Underground banking has long been associated in the West with the laundering of illegal funds to make them appear legal. This involves taking illegitimate funds and investing them into a business or legal entity, making the funds look like revenue. The money then comes out of the business as legal currency that can be used without worry, especially from tax agencies and law enforcement.

However, other forms of underground banking have existed for centuries as well. In Asia, for example, curbside banking has long provided the means for micro-businesses to get started via person-to-person loans. These loans often involve much higher interest charges, but they are also less stringent in terms of application criteria. In a common example, a small merchant goes to a curbside banker for financial assistance. A deal is struck, the amount provided, and the curbside banker then earns profit on the payments coming back. The difference though is there is no government regulation, taxes, or scrutiny. So the curbside banker earns a far greater profit faster.

The curbside banker relies on a couple of factors to be successful. First, the borrowers and the banker are part of a tight community. They don’t just lend to anyone. The borrower and lender are well known to each other in a small social group. The success of the shadow banking system depends on this community supporting the system. Unlike pawn shops, loan sharks or similar, the curbside banker is desired by his customers and protected. That makes the system work.

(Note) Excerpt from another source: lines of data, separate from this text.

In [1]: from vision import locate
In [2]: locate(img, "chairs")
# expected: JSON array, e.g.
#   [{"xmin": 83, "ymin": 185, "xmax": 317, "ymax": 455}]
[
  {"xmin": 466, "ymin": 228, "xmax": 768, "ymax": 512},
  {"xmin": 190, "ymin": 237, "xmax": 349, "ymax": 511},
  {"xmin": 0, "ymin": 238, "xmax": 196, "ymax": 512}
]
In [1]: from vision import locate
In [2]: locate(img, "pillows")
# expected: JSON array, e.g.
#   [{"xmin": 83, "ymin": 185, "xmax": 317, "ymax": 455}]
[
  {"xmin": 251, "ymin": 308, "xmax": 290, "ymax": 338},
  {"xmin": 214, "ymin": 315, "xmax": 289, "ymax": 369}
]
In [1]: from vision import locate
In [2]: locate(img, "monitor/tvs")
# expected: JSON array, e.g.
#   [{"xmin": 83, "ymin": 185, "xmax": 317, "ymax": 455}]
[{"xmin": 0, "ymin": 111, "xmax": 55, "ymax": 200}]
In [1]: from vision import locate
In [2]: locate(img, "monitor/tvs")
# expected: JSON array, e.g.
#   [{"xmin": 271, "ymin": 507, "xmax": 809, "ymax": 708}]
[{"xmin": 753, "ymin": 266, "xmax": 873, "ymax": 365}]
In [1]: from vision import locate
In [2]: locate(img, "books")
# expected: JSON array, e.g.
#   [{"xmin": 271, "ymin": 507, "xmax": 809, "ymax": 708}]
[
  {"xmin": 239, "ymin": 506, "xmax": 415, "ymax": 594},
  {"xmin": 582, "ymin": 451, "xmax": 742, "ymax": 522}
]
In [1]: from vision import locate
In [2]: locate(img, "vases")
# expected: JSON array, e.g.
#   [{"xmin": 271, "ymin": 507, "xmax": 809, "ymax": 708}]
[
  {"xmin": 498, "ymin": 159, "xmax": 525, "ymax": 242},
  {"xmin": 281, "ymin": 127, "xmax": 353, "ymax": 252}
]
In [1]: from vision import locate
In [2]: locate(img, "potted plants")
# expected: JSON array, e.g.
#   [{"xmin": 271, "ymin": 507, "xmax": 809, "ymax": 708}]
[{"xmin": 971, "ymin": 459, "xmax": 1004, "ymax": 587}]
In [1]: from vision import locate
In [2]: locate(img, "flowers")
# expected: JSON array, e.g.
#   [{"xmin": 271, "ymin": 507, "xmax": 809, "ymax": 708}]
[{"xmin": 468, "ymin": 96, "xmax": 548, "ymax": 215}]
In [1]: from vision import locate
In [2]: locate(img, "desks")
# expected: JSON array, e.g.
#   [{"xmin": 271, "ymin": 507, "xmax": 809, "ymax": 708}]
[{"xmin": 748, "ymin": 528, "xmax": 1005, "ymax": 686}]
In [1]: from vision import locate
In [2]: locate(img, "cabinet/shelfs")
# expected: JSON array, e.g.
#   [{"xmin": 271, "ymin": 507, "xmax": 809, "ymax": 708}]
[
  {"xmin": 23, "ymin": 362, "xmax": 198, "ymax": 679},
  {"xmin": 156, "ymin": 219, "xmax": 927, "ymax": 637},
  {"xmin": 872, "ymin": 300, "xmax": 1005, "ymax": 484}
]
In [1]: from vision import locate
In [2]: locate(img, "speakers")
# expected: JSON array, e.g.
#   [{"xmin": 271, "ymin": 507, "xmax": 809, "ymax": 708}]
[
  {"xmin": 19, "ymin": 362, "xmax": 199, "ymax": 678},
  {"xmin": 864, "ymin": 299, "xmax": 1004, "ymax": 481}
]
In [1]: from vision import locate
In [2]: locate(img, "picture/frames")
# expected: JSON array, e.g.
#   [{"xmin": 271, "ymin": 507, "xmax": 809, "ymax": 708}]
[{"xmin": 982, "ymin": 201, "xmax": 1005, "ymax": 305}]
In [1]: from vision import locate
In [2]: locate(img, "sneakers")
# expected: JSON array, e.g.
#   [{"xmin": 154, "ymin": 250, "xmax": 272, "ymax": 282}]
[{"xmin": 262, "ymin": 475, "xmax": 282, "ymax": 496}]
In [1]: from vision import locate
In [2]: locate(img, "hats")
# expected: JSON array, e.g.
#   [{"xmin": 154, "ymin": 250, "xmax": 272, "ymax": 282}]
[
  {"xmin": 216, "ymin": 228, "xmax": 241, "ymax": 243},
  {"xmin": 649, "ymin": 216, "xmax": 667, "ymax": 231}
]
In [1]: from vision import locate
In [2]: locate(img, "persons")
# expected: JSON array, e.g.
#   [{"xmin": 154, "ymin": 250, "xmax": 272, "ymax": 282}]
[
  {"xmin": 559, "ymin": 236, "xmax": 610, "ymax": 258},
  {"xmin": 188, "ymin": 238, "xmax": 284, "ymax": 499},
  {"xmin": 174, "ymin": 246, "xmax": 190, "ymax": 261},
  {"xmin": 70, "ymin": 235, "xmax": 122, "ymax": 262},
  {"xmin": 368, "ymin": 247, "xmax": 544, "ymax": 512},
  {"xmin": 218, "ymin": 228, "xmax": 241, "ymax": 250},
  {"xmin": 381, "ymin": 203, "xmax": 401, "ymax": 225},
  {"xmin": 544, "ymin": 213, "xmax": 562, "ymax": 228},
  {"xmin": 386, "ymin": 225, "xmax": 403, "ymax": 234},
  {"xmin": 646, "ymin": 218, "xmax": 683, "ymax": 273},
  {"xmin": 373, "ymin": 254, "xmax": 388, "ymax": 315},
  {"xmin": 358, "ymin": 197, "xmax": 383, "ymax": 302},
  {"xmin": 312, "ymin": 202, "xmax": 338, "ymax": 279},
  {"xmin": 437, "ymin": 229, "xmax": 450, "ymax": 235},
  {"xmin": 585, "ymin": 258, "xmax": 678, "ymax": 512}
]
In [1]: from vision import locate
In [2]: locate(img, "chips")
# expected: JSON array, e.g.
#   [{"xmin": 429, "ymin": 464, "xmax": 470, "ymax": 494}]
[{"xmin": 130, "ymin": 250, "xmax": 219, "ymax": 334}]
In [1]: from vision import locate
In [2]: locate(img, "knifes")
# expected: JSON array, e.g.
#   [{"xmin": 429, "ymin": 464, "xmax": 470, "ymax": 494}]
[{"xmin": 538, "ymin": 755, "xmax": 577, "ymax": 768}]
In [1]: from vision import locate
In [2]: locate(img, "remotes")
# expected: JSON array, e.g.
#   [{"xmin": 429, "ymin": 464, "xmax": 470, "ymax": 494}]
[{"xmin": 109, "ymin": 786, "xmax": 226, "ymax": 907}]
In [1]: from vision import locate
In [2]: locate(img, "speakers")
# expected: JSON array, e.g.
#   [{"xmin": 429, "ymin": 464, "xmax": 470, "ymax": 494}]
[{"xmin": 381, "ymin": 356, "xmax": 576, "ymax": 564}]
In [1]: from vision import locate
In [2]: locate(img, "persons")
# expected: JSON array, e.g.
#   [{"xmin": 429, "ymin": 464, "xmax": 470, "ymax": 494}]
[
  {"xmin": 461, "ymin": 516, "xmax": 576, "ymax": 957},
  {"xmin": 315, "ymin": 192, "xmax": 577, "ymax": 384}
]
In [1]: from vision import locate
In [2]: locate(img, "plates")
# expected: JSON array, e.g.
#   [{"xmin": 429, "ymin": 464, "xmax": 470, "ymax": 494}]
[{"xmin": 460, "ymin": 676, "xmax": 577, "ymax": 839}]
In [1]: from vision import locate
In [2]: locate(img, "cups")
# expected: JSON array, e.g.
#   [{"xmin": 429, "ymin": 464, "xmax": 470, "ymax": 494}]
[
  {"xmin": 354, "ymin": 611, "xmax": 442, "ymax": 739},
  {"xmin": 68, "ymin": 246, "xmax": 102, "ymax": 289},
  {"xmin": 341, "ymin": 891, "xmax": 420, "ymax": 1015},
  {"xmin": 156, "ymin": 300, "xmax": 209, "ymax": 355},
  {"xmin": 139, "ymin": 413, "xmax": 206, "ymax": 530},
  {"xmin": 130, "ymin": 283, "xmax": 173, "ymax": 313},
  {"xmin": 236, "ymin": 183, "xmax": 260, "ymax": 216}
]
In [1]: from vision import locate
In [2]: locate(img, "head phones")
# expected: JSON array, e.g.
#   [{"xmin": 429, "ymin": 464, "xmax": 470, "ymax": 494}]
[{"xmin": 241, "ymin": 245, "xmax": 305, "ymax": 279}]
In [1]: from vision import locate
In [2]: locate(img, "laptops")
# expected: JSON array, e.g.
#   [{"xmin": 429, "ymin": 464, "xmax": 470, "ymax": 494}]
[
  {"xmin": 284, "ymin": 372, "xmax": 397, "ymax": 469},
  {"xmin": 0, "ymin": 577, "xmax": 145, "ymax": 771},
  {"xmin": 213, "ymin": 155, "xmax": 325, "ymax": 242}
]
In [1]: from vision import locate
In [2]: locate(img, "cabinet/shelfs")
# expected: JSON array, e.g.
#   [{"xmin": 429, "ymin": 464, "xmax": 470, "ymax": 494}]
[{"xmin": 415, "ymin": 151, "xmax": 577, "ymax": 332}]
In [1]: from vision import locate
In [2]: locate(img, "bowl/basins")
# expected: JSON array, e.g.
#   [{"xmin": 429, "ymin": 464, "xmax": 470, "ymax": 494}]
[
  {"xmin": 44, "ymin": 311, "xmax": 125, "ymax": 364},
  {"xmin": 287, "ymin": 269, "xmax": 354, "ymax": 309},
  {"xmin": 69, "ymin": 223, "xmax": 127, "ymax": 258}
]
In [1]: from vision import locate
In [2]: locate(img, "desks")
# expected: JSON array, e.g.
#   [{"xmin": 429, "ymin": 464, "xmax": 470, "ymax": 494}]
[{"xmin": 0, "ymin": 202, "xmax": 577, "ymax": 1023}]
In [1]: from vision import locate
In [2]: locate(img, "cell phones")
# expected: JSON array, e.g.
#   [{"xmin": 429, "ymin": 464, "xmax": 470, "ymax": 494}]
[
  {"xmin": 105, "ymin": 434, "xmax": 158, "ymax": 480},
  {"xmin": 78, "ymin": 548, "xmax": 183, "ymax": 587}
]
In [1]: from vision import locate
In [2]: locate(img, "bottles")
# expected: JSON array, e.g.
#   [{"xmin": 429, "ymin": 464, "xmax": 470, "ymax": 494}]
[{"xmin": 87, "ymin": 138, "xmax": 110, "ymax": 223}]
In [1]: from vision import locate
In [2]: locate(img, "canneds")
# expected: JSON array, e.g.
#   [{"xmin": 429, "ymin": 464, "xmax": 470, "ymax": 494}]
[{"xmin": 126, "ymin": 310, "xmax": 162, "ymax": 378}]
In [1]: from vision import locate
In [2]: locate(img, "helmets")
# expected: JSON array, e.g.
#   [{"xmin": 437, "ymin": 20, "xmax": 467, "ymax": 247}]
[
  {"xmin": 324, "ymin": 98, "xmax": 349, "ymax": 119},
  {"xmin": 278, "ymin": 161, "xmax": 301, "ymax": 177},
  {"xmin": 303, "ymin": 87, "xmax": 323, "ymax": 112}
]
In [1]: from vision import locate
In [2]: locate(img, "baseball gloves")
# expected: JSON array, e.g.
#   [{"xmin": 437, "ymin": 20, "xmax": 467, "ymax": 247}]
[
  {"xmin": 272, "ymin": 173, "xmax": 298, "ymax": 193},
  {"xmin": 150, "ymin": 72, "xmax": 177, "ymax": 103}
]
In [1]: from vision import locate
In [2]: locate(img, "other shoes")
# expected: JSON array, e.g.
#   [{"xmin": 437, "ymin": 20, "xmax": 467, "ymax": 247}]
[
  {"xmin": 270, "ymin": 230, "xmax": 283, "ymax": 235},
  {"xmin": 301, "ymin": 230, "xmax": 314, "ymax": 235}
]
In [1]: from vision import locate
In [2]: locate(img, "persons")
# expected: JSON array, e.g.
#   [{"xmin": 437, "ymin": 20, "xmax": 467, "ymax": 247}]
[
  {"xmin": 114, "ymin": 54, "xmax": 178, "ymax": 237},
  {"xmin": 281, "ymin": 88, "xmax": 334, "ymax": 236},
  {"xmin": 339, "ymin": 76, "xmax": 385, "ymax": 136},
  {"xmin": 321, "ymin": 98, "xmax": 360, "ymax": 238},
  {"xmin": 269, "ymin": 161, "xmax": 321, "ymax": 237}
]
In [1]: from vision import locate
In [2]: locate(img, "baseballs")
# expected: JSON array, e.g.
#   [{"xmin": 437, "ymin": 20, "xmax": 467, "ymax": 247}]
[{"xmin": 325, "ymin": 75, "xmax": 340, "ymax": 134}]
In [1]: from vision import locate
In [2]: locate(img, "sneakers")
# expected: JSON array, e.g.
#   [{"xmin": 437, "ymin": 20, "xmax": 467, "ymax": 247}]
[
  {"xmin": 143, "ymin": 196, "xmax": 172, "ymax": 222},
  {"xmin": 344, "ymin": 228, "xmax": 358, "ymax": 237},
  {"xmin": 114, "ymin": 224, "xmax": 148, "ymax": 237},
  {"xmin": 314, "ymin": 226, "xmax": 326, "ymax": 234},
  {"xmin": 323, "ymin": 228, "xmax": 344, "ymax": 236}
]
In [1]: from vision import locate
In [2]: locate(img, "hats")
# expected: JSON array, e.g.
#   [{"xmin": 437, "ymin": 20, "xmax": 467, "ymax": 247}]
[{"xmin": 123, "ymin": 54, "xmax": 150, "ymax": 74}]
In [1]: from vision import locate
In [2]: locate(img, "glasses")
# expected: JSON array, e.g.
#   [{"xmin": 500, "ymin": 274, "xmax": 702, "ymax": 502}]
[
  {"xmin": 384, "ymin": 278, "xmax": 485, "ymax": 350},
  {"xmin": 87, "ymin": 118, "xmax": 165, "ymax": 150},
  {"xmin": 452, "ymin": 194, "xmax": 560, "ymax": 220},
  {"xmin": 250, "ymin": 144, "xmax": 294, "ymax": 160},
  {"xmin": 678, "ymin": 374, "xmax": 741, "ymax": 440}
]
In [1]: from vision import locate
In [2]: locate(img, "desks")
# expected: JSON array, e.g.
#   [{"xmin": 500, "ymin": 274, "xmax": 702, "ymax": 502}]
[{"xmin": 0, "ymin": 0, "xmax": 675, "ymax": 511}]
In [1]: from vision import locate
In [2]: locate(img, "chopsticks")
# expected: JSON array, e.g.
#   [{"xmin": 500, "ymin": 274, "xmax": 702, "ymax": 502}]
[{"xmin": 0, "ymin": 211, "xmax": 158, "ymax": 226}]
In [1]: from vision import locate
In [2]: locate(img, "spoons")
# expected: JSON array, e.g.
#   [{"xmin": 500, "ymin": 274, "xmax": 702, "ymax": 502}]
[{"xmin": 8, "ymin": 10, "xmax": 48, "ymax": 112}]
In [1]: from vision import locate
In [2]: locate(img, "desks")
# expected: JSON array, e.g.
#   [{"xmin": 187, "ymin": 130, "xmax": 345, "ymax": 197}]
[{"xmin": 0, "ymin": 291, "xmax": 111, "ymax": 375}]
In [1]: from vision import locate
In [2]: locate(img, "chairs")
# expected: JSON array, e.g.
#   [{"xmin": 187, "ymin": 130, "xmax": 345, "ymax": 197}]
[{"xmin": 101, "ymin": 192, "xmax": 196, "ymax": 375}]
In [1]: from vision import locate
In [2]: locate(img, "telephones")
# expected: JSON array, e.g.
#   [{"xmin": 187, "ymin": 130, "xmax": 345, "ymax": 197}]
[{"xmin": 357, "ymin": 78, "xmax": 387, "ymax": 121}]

While the curbside banking model can be quite useful for everyone involved, it’s also very risky. Bankers can be exposed and arrested by disgruntled borrowers who turn on them. Small businesses can be put out of operation by lending rates that quickly get too expensive to pay back. Borrowers can also default, taking off with the funds and there is little recourse aside from illegal activity to get the money back. However, the shadow banking system still works despite the potential problems. And where it does, the profits are huge.

The demand doesn’t often weaken either. There are plenty of people in every culture who need financing but can’t meet traditional borrowing standards or criteria. That doesn’t negate their need; it makes it more desperate. And, unfortunately, it’s starting to catch on in the Western world.